- _EXERCISE OBJECTIVE_
Reproduce the data exactly as it stands.

- _SUPPLIED MATERIAL_
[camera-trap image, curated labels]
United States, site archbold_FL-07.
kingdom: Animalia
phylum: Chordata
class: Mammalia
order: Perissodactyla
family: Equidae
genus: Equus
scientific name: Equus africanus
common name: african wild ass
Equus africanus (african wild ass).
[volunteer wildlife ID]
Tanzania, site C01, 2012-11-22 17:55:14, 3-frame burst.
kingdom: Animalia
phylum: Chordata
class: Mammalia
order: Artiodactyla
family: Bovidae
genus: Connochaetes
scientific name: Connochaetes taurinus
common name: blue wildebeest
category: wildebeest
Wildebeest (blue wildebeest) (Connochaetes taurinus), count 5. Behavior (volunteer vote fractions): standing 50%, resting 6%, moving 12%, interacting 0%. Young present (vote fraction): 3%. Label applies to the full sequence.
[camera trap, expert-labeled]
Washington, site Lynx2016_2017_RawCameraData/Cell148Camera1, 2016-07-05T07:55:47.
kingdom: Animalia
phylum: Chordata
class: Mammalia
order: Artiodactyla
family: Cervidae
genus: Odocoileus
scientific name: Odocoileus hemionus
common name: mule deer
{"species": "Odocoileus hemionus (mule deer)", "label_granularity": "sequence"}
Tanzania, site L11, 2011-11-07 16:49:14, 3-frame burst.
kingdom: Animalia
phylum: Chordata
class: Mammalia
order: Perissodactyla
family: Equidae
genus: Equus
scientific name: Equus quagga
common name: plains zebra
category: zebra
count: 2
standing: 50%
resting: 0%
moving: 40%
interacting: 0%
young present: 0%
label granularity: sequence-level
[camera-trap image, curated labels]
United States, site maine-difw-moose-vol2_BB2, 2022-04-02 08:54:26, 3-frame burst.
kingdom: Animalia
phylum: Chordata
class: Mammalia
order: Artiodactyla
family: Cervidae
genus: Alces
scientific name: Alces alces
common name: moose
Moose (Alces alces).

- _RESULT_
[camera-trap image, curated labels]
United States, site archbold_FL-07.
kingdom: Animalia
phylum: Chordata
class: Mammalia
order: Perissodactyla
family: Equidae
genus: Equus
scientific name: Equus africanus
common name: african wild ass
Equus africanus (african wild ass).
[volunteer wildlife ID]
Tanzania, site C01, 2012-11-22 17:55:14, 3-frame burst.
kingdom: Animalia
phylum: Chordata
class: Mammalia
order: Artiodactyla
family: Bovidae
genus: Connochaetes
scientific name: Connochaetes taurinus
common name: blue wildebeest
category: wildebeest
Wildebeest (blue wildebeest) (Connochaetes taurinus), count 5. Behavior (volunteer vote fractions): standing 50%, resting 6%, moving 12%, interacting 0%. Young present (vote fraction): 3%. Label applies to the full sequence.
[camera trap, expert-labeled]
Washington, site Lynx2016_2017_RawCameraData/Cell148Camera1, 2016-07-05T07:55:47.
kingdom: Animalia
phylum: Chordata
class: Mammalia
order: Artiodactyla
family: Cervidae
genus: Odocoileus
scientific name: Odocoileus hemionus
common name: mule deer
{"species": "Odocoileus hemionus (mule deer)", "label_granularity": "sequence"}
Tanzania, site L11, 2011-11-07 16:49:14, 3-frame burst.
kingdom: Animalia
phylum: Chordata
class: Mammalia
order: Perissodactyla
family: Equidae
genus: Equus
scientific name: Equus quagga
common name: plains zebra
category: zebra
count: 2
standing: 50%
resting: 0%
moving: 40%
interacting: 0%
young present: 0%
label granularity: sequence-level
[camera-trap image, curated labels]
United States, site maine-difw-moose-vol2_BB2, 2022-04-02 08:54:26, 3-frame burst.
kingdom: Animalia
phylum: Chordata
class: Mammalia
order: Artiodactyla
family: Cervidae
genus: Alces
scientific name: Alces alces
common name: moose
Moose (Alces alces).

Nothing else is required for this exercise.